### PASSAGE
I became very aware of my voice and how it’s almost a sculptural experience – to breathe and project sound into a room
— Susan Philipsz
Turner Prize–winning artist Susan Philipsz explores the psychological, spatial, and sculptural potential of sound. Over the past two decades, she has developed an influential body of work in which voice, architecture, and acoustic space intersect. Engaging the specific acoustic and historical qualities of sites, her works transform space into carriers of memory and affect.
Philipsz often employs unaccompanied voice—frequently her own—alongside musical fragments ranging from sixteenth-century ballads and Irish folk songs to popular music such as David Bowie’s Ziggy Stardust. Her selections are never incidental: rather, they respond directly to the context in which they are installed and to the social and architectural histories embedded within it. While each installation is distinct, the narratives she activates are widely recognisable, addressing themes of loss, longing, hope, and return. Her works elicit personal responses while momentarily bridging the individual and the collective, as well as interior and exterior experience.
Born in Glasgow in 1965, Philipsz received a BFA from Duncan of Jordanstone College of Art and Design, Dundee, in 1993, and an MFA from the University of Ulster, Belfast, in 1994. She was a PS1 MoMA Studio Fellow in New York in 2000. In 2010 she was awarded the Turner Prize, and in 2014 she was appointed OBE for services to British art.

### WRITTEN INSTRUCTION
Decide whether each statement agrees with the Susan Philipsz profile, answering yes or no and quoting the exact words that decide it: (a) Philipsz earned her MFA from the University of Ulster in 1994. (b) Philipsz chooses her musical selections without regard to the site where a work is installed. (c) Philipsz was appointed OBE in 2010. The material after this point is separate from the Susan Philipsz profile.

### DATASET RECORDS
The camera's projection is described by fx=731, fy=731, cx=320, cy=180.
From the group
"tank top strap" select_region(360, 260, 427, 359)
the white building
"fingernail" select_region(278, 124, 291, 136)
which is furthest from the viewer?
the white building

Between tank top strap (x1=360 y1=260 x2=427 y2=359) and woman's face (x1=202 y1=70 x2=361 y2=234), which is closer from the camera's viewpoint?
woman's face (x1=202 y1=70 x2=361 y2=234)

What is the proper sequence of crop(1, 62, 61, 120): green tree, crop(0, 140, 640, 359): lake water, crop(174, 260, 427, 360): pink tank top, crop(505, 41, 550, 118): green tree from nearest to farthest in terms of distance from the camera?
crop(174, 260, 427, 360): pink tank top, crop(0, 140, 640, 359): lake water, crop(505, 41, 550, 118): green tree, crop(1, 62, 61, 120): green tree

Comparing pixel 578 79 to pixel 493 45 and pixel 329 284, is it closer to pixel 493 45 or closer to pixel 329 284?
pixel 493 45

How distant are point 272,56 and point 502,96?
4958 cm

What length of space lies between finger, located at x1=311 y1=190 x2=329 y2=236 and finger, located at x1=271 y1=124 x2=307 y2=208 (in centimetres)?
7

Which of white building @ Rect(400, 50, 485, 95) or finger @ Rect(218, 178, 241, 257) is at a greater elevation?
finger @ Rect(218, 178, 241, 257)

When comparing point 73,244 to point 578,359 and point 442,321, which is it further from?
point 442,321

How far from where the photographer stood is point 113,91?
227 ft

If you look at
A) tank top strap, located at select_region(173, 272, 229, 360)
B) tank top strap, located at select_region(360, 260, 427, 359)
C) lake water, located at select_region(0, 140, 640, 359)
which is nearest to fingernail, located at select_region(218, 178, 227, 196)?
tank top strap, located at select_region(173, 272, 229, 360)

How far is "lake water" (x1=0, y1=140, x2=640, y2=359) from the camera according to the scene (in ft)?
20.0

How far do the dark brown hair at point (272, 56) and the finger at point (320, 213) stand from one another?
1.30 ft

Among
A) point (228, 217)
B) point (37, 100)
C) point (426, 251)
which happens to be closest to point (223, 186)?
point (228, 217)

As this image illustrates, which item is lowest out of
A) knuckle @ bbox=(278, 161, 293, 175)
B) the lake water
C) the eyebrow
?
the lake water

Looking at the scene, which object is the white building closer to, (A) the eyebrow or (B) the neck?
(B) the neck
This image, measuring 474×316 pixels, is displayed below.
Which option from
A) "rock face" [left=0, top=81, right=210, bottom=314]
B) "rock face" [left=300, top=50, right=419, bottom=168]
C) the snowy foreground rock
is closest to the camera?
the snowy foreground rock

### EXERCISE RESPONSE
(a) Yes: "an MFA from the University of Ulster, Belfast, in 1994"
(b) No: "Her selections are never incidental: rather, they respond directly to the context in which they are installed"
(c) No: "in 2014 she was appointed OBE for services to British art"